Problem set ▸
[A] According to the review of the Benny Goodman tribute, whose band played the concert at Meaford Hall?
[B] Pick up the Benny Goodman tribute review after its last sentence and write the next part.

Page excerpt ▸
========================

Tag Archives: Alex Pangman
Virtuoso Performances Bring Benny Goodman To Life

Review by Bill Monahan of Benny Goodman Tribute at Meaford Hall
While the audience was a fairly mature crowd at Saturday night’s Benny Goodman tribute at Meaford Hall, it’s doubtful that anyone there was old enough to have experienced the thrill of dancing to his music when it was new. It was back in the mid-1930’s, almost a century ago, that Benny Goodman and his orchestra brought jazz to the mainstream with swing music. Without the social context that created a sense of excitement over the original orchestra the music inevitably takes on an aspect of a museum piece. But it is filled with such vivacity and excitement it is hard to think of this music as a relic. Especially when it is performed at the level of the musicians in Ross Wooldridge’s band, who pulled out all the stops and created a bouncing energetic performance with some impressive playing.

========================

Source material ▸
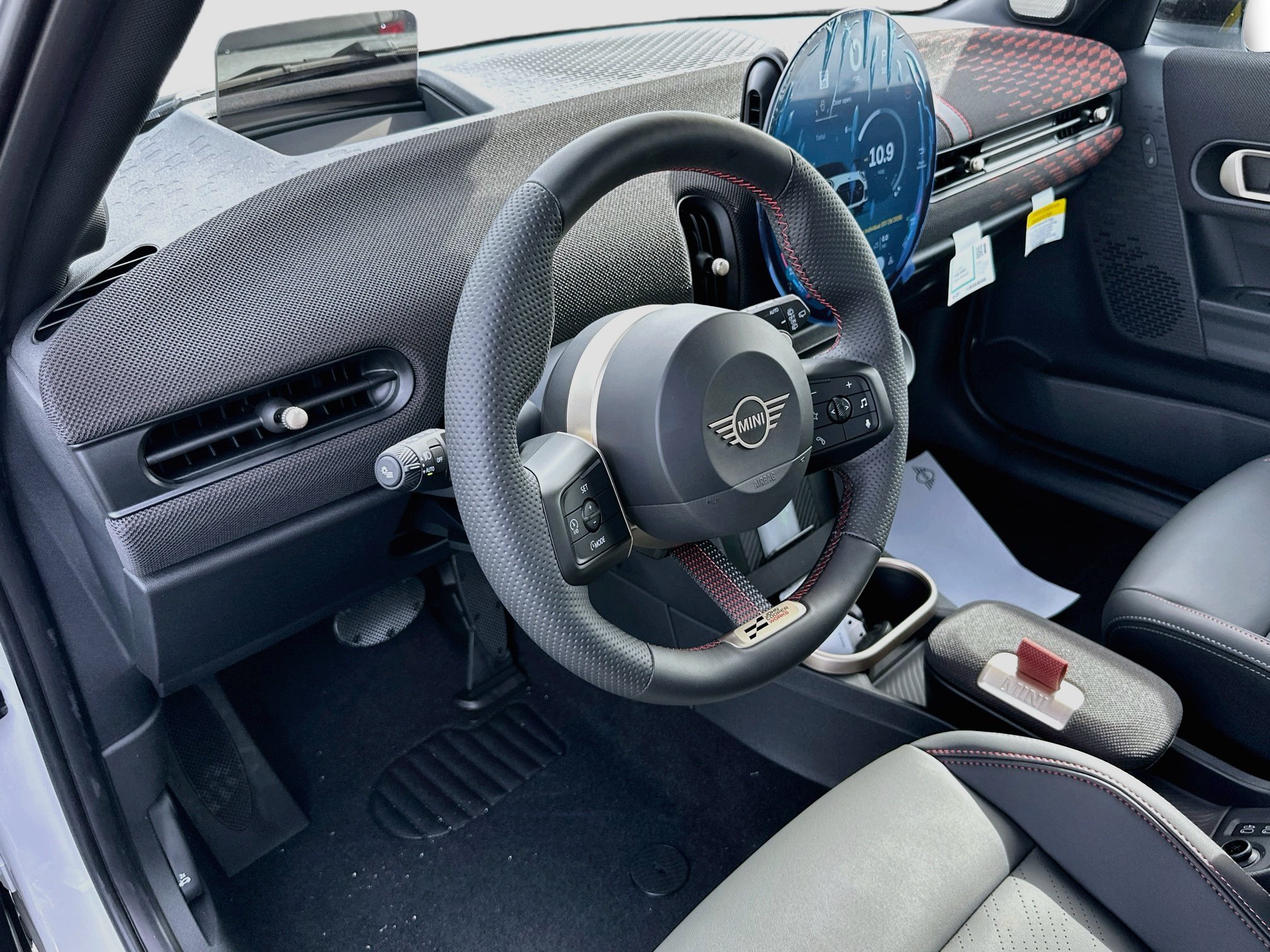 New 2026 MINI Cooper S FWD image 5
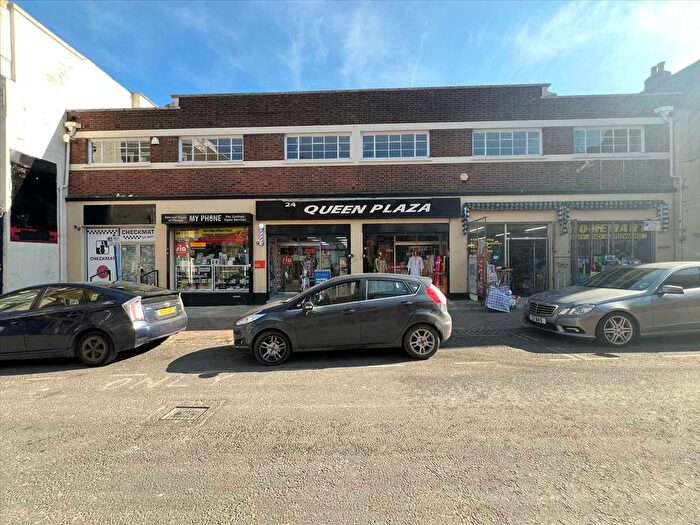 1 Bedroom Flat To Rent In Queen Street, Gravesend, DA12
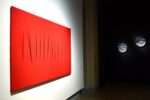 Una collezione inattesa. Viaggio nel contemporaneo tra pittura e scultura, installation view at Gallerie d'Italia, Milano, 2023. Photo Roberto Serra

========================

Responses by task ▸
[A] Ross Wooldridge's band.

[B]
A musician has to have pretty good chops to play this music. It is full of rapid fire arpeggios and polyrhythms that only the best players can pull off. Ross Wooldridge has that level of players in his band.
It was a sextet, reproducing the music of Goodman’s small groups. His big band hits like “Christopher Columbus” and “Sing, Sing Sing” were not included because they were part of a different Goodman configuration. The various small groups that Goodman formed have staked a place in history because they were integrated when such a thing was unheard of (and illegal), mixing the very best of black and white musicians, but more significant than that was the fact that his small groups contained some of the most innovative and accomplished jazz players the world had seen, names that have gone down in history. For a modern group of players to reproduce the music of these innovators from a bygone era is a challenge that few performers could pull off. This group not only met the challenge they played in a way that, had the audience been twenty years younger, would have had everyone jumping in the aisles.

Benny Goodman’s small ensembles featured the best musicians of the day.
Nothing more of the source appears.